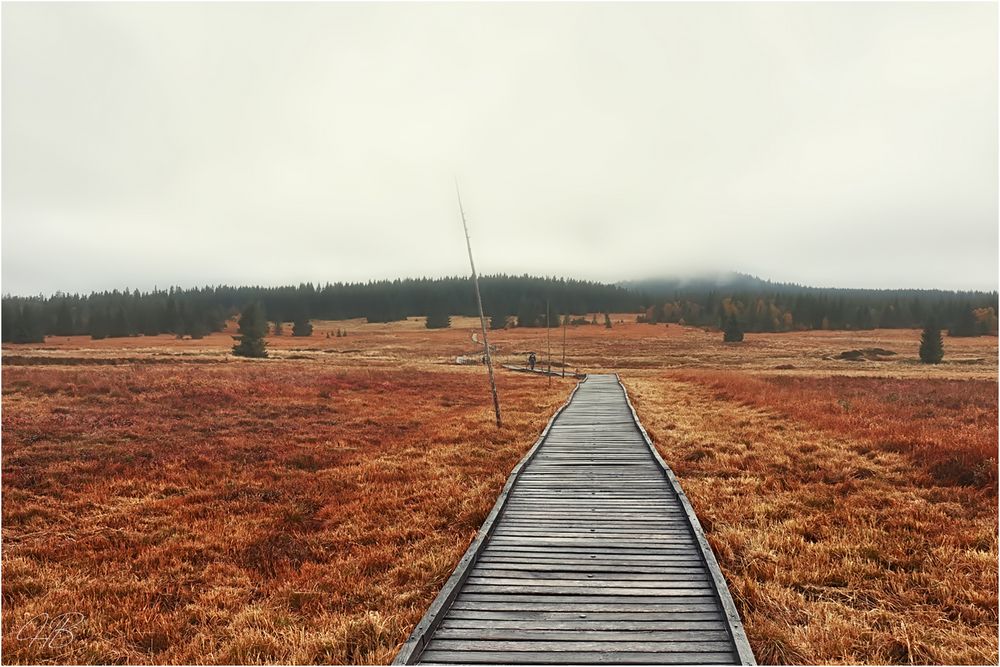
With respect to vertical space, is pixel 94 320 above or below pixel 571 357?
above

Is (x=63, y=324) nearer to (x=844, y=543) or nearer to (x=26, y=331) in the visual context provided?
(x=26, y=331)

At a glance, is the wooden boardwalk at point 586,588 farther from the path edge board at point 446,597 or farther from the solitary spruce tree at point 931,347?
the solitary spruce tree at point 931,347

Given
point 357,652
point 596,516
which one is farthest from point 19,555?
point 596,516

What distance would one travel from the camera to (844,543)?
8.04 m

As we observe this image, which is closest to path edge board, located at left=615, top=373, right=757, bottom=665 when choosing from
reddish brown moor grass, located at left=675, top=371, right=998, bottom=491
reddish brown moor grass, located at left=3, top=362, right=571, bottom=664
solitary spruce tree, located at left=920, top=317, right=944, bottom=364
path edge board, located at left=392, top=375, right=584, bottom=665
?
path edge board, located at left=392, top=375, right=584, bottom=665

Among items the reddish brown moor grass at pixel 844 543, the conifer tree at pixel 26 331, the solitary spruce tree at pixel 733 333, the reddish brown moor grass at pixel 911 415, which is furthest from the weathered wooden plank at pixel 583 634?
the conifer tree at pixel 26 331

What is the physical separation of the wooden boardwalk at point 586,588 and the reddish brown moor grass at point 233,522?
620 mm

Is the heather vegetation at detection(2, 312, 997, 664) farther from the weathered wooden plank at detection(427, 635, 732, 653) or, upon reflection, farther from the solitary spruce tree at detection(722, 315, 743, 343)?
the solitary spruce tree at detection(722, 315, 743, 343)

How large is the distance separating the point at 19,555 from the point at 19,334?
112 m

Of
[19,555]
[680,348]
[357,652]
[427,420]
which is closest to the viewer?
[357,652]

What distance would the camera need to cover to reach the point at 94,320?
368ft

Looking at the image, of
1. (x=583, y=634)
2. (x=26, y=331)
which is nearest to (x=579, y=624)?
(x=583, y=634)

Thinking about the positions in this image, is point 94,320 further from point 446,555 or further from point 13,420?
point 446,555

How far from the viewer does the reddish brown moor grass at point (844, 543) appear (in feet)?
18.4
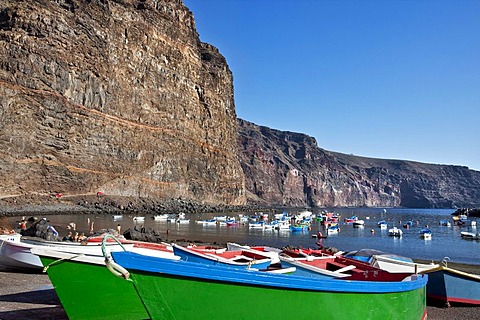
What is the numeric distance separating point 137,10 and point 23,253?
86680 mm

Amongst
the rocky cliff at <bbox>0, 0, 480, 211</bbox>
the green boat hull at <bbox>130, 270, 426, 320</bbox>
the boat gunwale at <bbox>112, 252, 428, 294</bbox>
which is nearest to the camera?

....

Reproduce the records word for word, from the line containing "Among items the" through the last line of the records. Omit the pictures.

- [Result]:
Among items the reddish brown moor grass at pixel 844 543, the conifer tree at pixel 26 331, the solitary spruce tree at pixel 733 333, the reddish brown moor grass at pixel 911 415, which is furthest from the weathered wooden plank at pixel 583 634?
the conifer tree at pixel 26 331

What is the physical separation of the wooden boardwalk at point 586,588 and the reddish brown moor grass at point 233,522?
620 mm

Is the heather vegetation at detection(2, 312, 997, 664) farther from the weathered wooden plank at detection(427, 635, 732, 653) or, upon reflection, farther from the solitary spruce tree at detection(722, 315, 743, 343)?
the solitary spruce tree at detection(722, 315, 743, 343)

How large is the distance separating the point at 19,555 from the point at 19,334?
112 m

Of
[19,555]
[680,348]
[357,652]
[427,420]
which is closest to the viewer?
[357,652]

What distance would the camera need to cover to reach the point at 94,320?
368ft

Looking at the image, of
1. (x=583, y=634)
2. (x=26, y=331)
which is nearest to (x=579, y=624)?
(x=583, y=634)

Thinking about the positions in this image, is point 94,320 further from point 446,555 or further from point 13,420?
point 446,555

How far from the viewer does the reddish brown moor grass at point (844, 543) appear (in feet)?
18.4
What is the numeric distance separating point 137,10 and point 23,253?
86680 mm

Amongst
the rocky cliff at <bbox>0, 0, 480, 211</bbox>
the green boat hull at <bbox>130, 270, 426, 320</bbox>
the boat gunwale at <bbox>112, 252, 428, 294</bbox>
which is nearest to the camera?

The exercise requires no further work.